Nesta quinta-feira (19), a transferência de Vorcaro para a Superintendência da PF em Brasília foi interpretada por investigadores como um indicativo concreto do avanço das tratativas. O procedimento é comum em fases iniciais de colaboração, ao facilitar a tomada de depoimentos e a definição dos termos do acordo.
De acordo com apurações, o banqueiro já teria aderido a etapas preliminares do processo, como a assinatura de termos de confidencialidade. A expectativa é que os primeiros relatos ocorram ainda nos próximos dias, dependendo da validação das condições jurídicas exigidas pelas autoridades.
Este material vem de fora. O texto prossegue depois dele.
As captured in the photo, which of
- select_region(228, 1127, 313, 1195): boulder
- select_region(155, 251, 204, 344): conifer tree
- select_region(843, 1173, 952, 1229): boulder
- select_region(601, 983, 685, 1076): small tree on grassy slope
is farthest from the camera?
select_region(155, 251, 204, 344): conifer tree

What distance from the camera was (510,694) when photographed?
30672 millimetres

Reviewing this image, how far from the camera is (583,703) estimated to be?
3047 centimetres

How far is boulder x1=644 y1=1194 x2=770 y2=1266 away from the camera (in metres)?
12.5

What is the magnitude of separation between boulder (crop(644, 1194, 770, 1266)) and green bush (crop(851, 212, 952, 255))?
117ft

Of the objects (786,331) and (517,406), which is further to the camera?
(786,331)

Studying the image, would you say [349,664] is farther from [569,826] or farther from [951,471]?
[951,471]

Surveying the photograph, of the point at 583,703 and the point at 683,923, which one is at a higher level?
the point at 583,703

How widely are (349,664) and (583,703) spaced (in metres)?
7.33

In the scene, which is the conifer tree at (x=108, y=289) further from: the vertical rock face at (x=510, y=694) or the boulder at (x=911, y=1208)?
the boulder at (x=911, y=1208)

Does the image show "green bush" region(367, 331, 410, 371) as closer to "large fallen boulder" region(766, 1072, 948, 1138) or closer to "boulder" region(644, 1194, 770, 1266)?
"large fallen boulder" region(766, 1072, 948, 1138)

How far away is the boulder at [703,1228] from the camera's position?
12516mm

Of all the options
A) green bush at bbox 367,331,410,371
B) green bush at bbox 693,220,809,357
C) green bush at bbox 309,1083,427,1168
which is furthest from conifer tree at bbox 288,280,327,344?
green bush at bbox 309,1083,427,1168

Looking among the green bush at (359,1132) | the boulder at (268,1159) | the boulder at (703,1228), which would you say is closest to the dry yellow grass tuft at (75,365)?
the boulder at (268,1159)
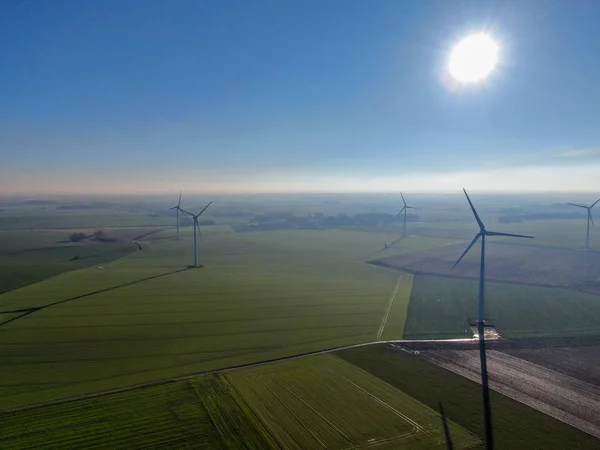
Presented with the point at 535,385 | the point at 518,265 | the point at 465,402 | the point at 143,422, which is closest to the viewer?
the point at 143,422

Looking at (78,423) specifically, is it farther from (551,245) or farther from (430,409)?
(551,245)

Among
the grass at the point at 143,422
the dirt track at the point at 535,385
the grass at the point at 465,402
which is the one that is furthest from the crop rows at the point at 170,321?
the dirt track at the point at 535,385

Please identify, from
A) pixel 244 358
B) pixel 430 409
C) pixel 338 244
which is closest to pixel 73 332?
pixel 244 358

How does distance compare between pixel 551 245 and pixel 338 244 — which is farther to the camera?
pixel 338 244

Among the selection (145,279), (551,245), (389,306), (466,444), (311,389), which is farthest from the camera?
(551,245)

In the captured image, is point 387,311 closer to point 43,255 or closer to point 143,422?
point 143,422

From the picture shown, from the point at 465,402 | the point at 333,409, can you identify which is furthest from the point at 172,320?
the point at 465,402
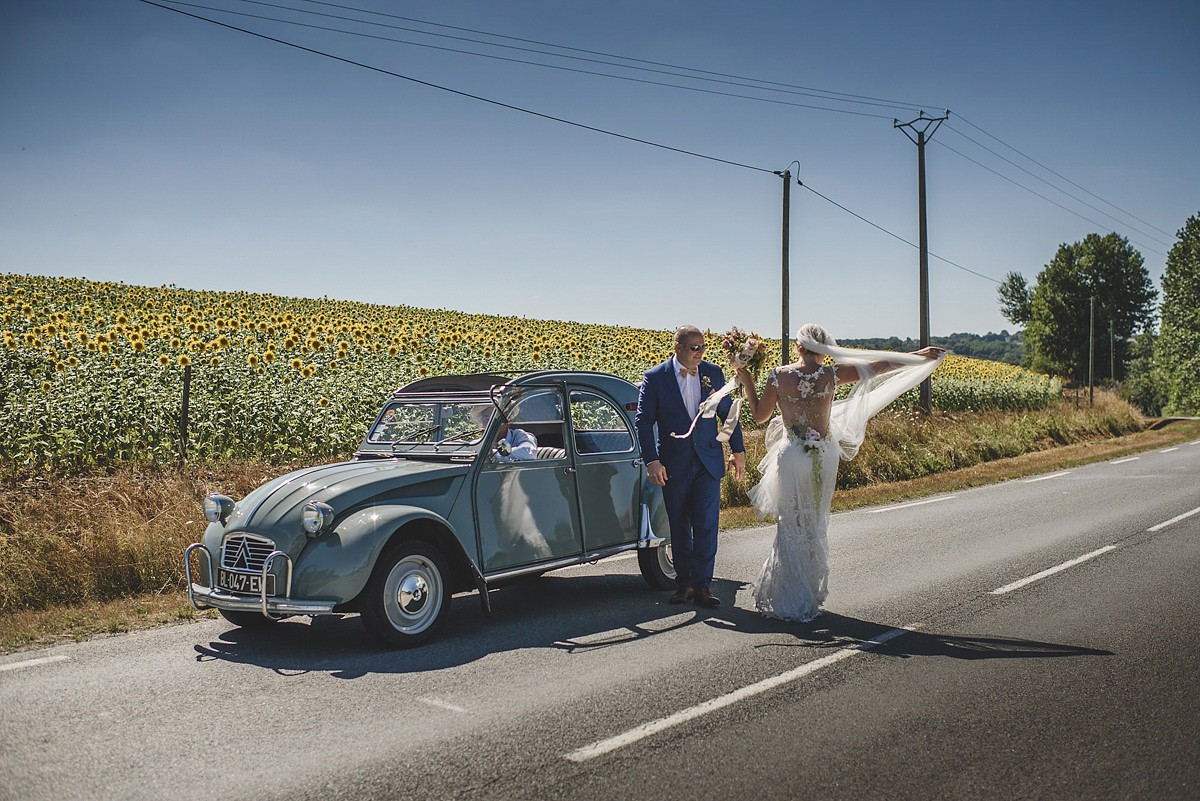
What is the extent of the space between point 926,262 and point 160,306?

No centro das investigações, o caso envolve suspeitas de fraudes financeiras, lavagem de dinheiro e possíveis conexões com agentes públicos e operadores do sistema financeiro. A eventual colaboração de Vorcaro é vista como estratégica, diante do acesso direto do investigado a informações consideradas sensíveis para o avanço das apurações.
Integrantes da investigação avaliam que uma delação pode ampliar o escopo do caso, com potencial de atingir diferentes esferas do mercado financeiro ao meio político. A extensão e o impacto das revelações, no entanto, dependerão da consistência das provas apresentadas e da homologação do acordo pelo STF.
Mesmo com a expectativa de depoimentos iminentes, fontes ligadas ao caso indicam que o processo de colaboração tende a se estender por semanas ou meses, com possíveis desdobramentos ao longo de 2026.